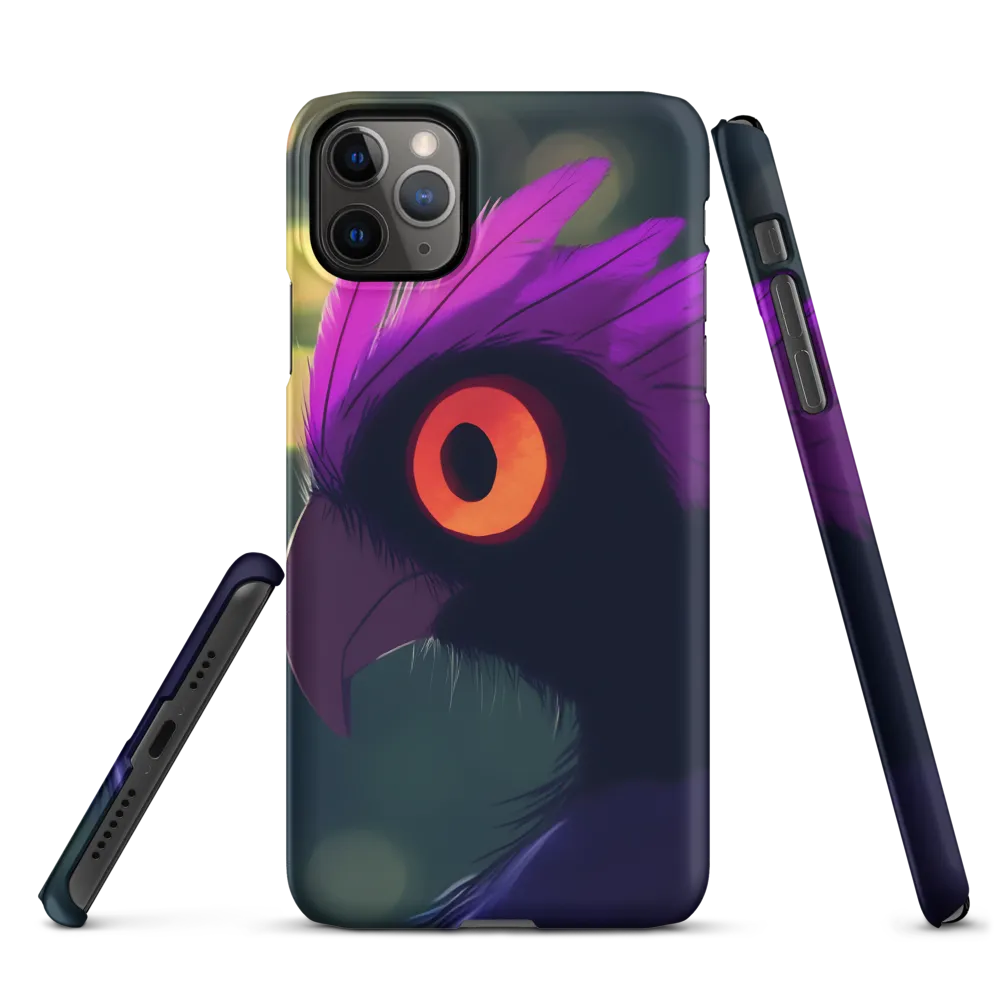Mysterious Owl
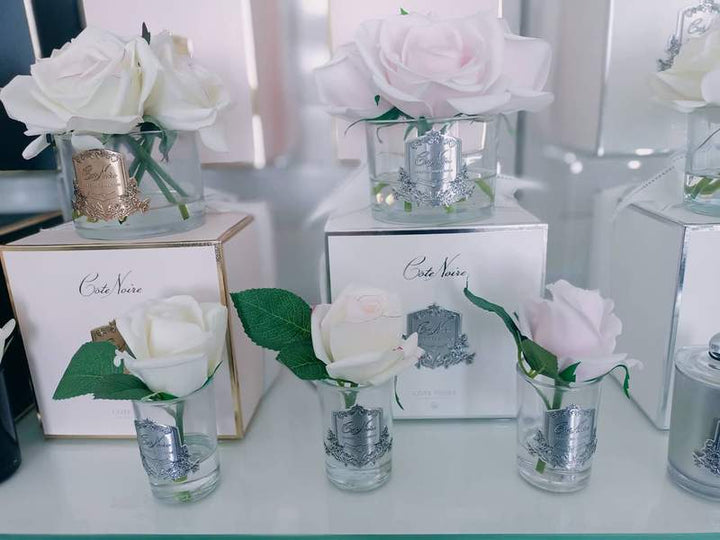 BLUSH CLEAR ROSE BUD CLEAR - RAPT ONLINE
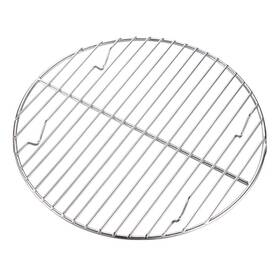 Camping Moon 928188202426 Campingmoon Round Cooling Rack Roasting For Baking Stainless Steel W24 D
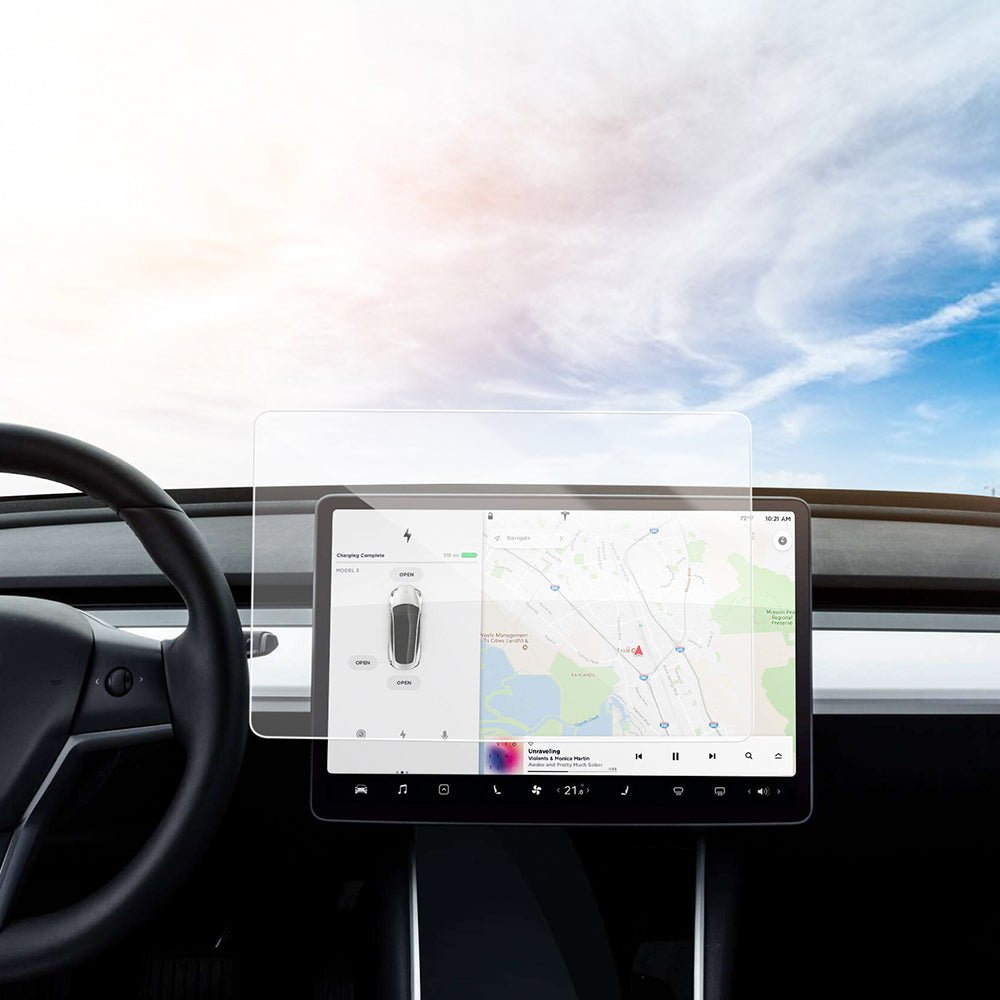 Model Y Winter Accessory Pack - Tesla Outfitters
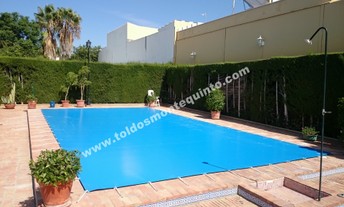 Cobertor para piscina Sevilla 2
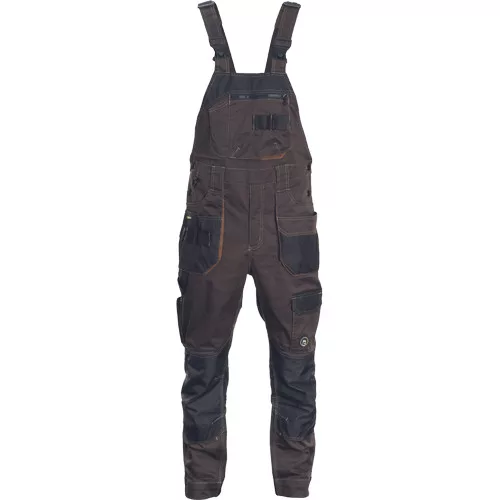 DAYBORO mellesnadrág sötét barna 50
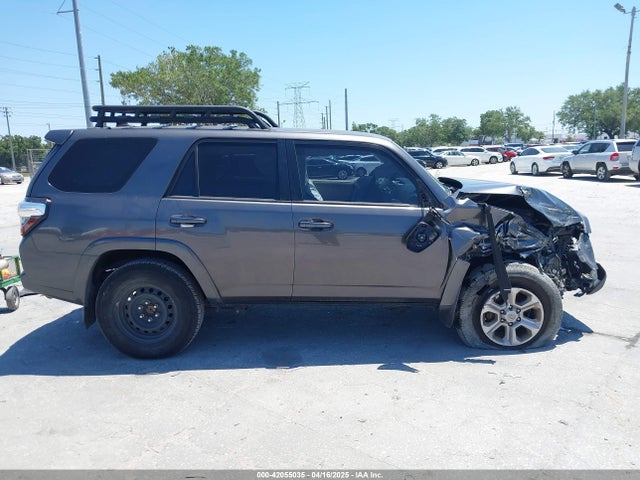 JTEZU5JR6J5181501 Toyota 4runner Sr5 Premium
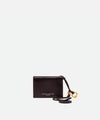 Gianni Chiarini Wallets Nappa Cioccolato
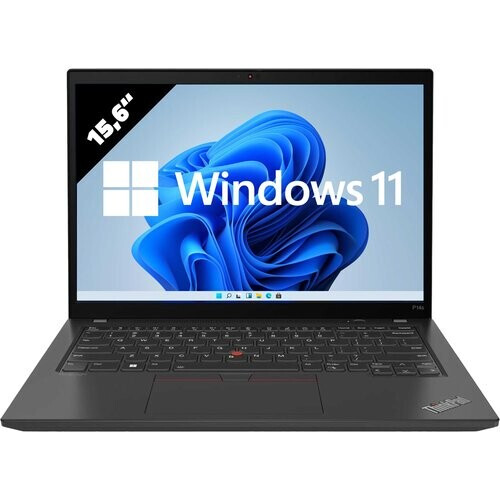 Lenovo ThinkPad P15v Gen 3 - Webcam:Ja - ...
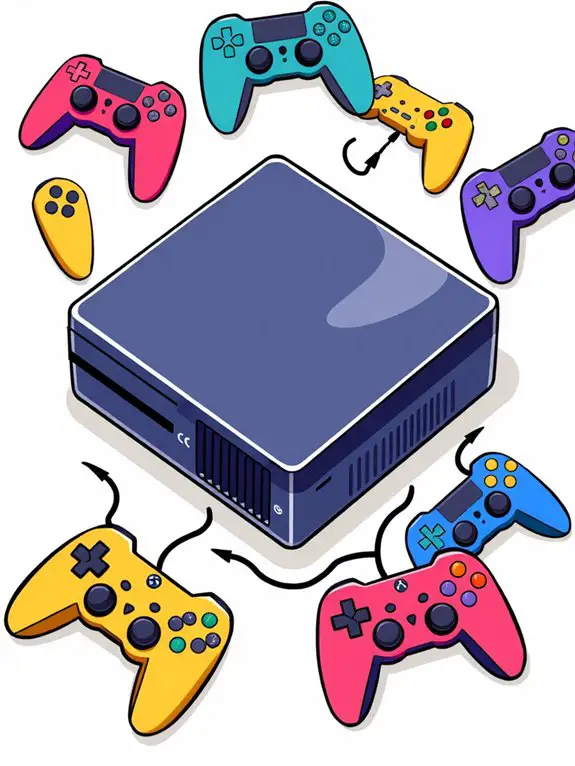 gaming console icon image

TASK REQUIREMENTS →
Extract every line of text from the data above, reproducing each one verbatim. Omit the pictures from your answer.

COMPLETED EXERCISE →
Mysterious Owl
 BLUSH CLEAR ROSE BUD CLEAR - RAPT ONLINE
 Camping Moon 928188202426 Campingmoon Round Cooling Rack Roasting For Baking Stainless Steel W24 D
 Model Y Winter Accessory Pack - Tesla Outfitters
 Cobertor para piscina Sevilla 2
 DAYBORO mellesnadrág sötét barna 50
 JTEZU5JR6J5181501 Toyota 4runner Sr5 Premium
 Gianni Chiarini Wallets Nappa Cioccolato
 Lenovo ThinkPad P15v Gen 3 - Webcam:Ja - ...
 gaming console icon image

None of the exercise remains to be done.